Bell bats on. Hubbard approaches another potential investor, Chauncey Depew, and attempts to secure $10,000 as an initial investment. Unfortunately, Depew knew Orton well and seeks an opinion and you can guess how that went. So in little over a year after Bell pitches to Western Union, he and his cohorts set up, Bell Telephone Company and start to exploit the market and in about 1878 the creation of a telephone exchange enabled people to connect to each other within a 15-mile radius – short point or neighbourhood distances.
Clearly, mid point and long point services were next and for a time Western Union was focused on serving these two markets with essentially commercial telegram transmitted information – such as stocks etc.
Western Union tries to take its telephone to market. Bell challenges Western Union on the basis it was exploiting his patent and for 2 years fight it out when on 10 November 1879 Western Union settles with Bell.
Western Union yields up about 80 of its patents, hardware and 56,000 telephones in 55 cities together with providing a non-compete until 1896. In return Bell pays a 20% royalty Bell telephones to Western Union for use of the wires.
So then, the telephone, opportunity or distraction?
If you search biggest business strategic blunders you will find the classics Blockbuster, Kodak or the new Coke stories. You will also find Western Union’s decision not to take up Bell’s offer to buy his telephone patent for a miserable $100,000 in 1876 as one of the biggest strategic blunders of all time.

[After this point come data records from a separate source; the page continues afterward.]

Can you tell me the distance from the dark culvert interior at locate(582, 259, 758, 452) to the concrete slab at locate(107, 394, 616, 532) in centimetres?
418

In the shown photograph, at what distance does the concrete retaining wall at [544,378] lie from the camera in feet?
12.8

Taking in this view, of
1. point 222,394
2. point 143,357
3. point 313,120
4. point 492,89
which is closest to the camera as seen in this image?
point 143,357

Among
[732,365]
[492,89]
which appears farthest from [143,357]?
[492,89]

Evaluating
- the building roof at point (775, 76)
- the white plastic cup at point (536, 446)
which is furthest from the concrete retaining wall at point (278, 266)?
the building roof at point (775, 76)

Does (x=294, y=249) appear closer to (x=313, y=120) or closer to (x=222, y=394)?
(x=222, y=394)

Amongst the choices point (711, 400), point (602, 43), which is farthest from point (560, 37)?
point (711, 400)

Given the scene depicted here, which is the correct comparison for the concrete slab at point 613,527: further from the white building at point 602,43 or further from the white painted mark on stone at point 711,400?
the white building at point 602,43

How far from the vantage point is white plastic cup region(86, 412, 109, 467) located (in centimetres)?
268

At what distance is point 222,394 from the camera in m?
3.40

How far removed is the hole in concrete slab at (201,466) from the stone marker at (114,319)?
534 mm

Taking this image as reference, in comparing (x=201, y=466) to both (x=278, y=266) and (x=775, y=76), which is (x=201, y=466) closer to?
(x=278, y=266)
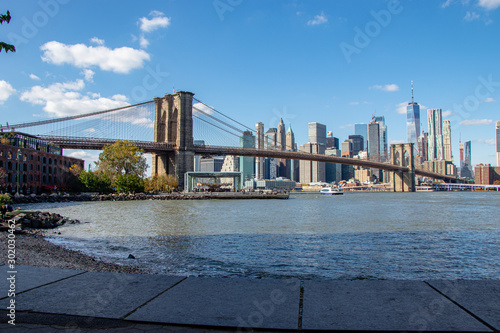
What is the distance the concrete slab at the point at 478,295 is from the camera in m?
2.95

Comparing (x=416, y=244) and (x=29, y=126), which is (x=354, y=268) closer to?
(x=416, y=244)

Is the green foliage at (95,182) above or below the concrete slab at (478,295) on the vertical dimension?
above

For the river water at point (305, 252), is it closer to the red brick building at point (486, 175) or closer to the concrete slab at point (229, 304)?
the concrete slab at point (229, 304)

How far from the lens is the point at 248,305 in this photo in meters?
3.32

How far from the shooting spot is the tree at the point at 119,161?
61.0 metres

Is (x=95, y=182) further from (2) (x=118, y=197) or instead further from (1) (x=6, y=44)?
(1) (x=6, y=44)

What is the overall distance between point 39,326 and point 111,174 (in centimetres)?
6396

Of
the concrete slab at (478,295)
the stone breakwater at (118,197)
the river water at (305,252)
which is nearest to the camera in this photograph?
the concrete slab at (478,295)

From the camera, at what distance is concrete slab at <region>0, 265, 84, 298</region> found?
12.8ft

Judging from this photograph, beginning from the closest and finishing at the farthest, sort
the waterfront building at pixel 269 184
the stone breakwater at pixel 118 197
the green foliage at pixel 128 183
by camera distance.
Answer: the stone breakwater at pixel 118 197 < the green foliage at pixel 128 183 < the waterfront building at pixel 269 184

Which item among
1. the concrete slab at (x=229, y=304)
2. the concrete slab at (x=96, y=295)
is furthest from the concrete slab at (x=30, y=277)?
the concrete slab at (x=229, y=304)

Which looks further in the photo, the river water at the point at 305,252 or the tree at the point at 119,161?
the tree at the point at 119,161

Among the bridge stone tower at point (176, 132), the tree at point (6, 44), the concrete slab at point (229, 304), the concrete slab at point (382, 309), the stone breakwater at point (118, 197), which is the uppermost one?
the bridge stone tower at point (176, 132)

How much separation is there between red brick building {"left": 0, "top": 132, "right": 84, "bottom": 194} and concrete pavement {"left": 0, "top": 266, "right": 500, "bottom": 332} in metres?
47.8
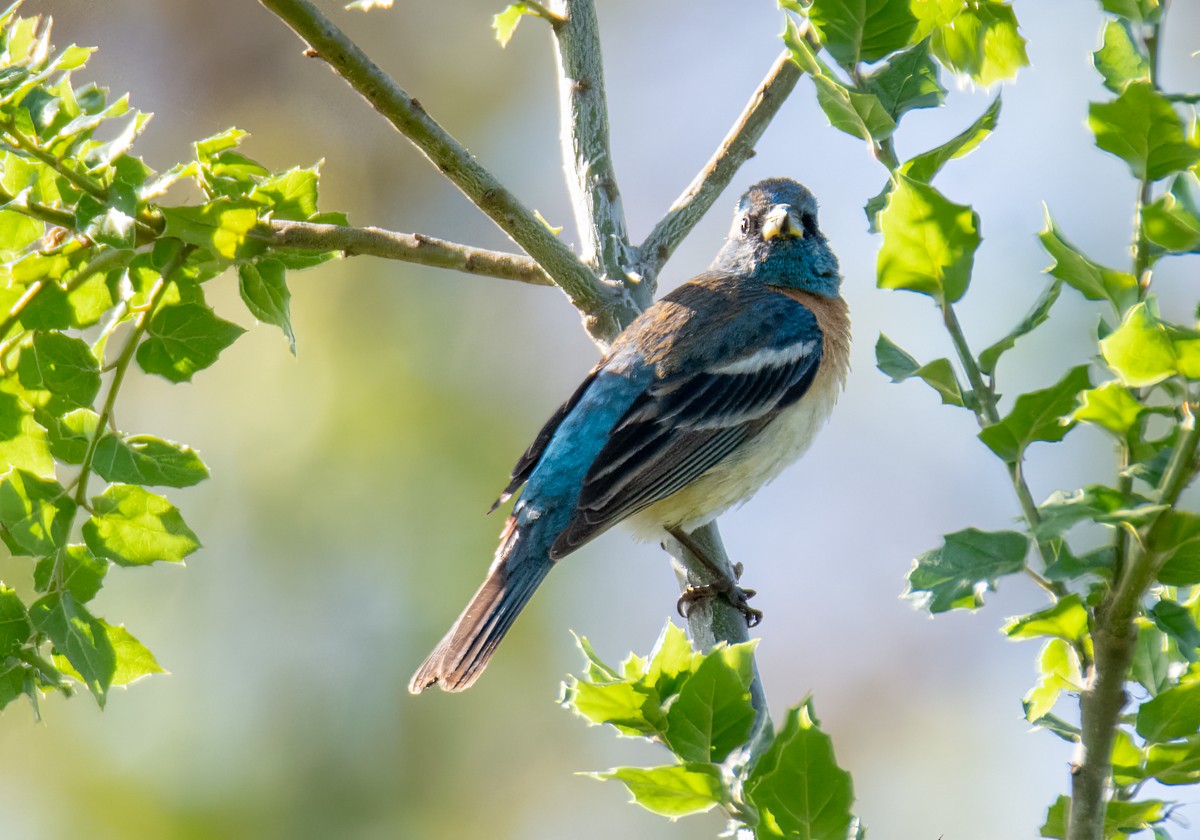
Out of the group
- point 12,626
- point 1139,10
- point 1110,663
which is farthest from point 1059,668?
point 12,626

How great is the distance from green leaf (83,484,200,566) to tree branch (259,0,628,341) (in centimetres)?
92

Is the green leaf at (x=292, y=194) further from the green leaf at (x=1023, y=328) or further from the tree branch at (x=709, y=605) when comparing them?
the green leaf at (x=1023, y=328)

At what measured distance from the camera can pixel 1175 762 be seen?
4.21 ft

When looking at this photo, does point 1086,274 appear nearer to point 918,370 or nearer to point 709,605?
point 918,370

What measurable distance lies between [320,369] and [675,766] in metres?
5.19

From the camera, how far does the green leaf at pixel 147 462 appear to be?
203cm

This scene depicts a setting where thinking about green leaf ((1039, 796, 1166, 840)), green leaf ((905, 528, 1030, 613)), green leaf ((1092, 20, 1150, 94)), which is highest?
green leaf ((1092, 20, 1150, 94))

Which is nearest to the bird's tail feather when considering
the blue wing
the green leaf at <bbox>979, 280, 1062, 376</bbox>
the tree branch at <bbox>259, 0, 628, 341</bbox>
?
the blue wing

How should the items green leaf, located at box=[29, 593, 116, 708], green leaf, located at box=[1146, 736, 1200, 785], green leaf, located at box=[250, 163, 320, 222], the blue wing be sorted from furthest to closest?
the blue wing
green leaf, located at box=[250, 163, 320, 222]
green leaf, located at box=[29, 593, 116, 708]
green leaf, located at box=[1146, 736, 1200, 785]

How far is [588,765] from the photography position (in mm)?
6082

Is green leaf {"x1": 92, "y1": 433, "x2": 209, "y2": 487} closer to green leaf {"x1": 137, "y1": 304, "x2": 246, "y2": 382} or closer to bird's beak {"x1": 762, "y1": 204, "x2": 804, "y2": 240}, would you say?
green leaf {"x1": 137, "y1": 304, "x2": 246, "y2": 382}

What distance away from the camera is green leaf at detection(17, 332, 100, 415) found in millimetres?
2082

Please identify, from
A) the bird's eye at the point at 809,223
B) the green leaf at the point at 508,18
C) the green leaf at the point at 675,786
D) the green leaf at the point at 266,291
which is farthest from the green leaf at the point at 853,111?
the bird's eye at the point at 809,223

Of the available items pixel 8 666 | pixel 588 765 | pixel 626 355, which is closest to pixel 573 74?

But was it? On all accounts Western Union was a progressive and innovative business. What David Melki tells us is that Western Union was kept busy by the demand of its short term commercial messaging, for example, stock trades and at this stage technology was able to transmit up to 4 messages per line, compared to a unreliable and scratchy audio over short distances. Western Union could argue that it was focused on its core business. If you think about how stock market data is transmitted today, the telephone is not at play but a new type of wire is.
The ability to leverage its assets through a licence to Bell was a smart play and perhaps all Western Union needed to do.
Western Union’s strength was in its infrastructure, wires and its ability to reliably message commercial messages such as stock trades and market information over short, medium and long distances. Even today after Western Union closed its telegram business in 27 January 2006 it continues to provide money transfers including on line and mobile.
“Effective 2006-01-27, Western Union will discontinue all Telegram and Commercial Messaging services. We regret any inconvenience this may cause you, and we thank you for your loyal patronage. If you have any questions or concerns, please contact a customer service representative.”
The answer to whether the telephone was a missed opportunity or a distraction for Western Union will depend on your answer to question: What business was Western Union really in?
Back to the bank. For bank’s region many of the population do not have a bank account; preferring to do basic financial transactions through mobile technology. No margin and little volume in security trading and insurance, with high reputational risk make it a low return investment for the bank. Perhaps sponsoring incubators specializing in fintech start ups is be a better way to keep on top of the trends and future disruptions rather than hedging a bet on one fintech start up.
So the question you need to ask is – What business am I really in?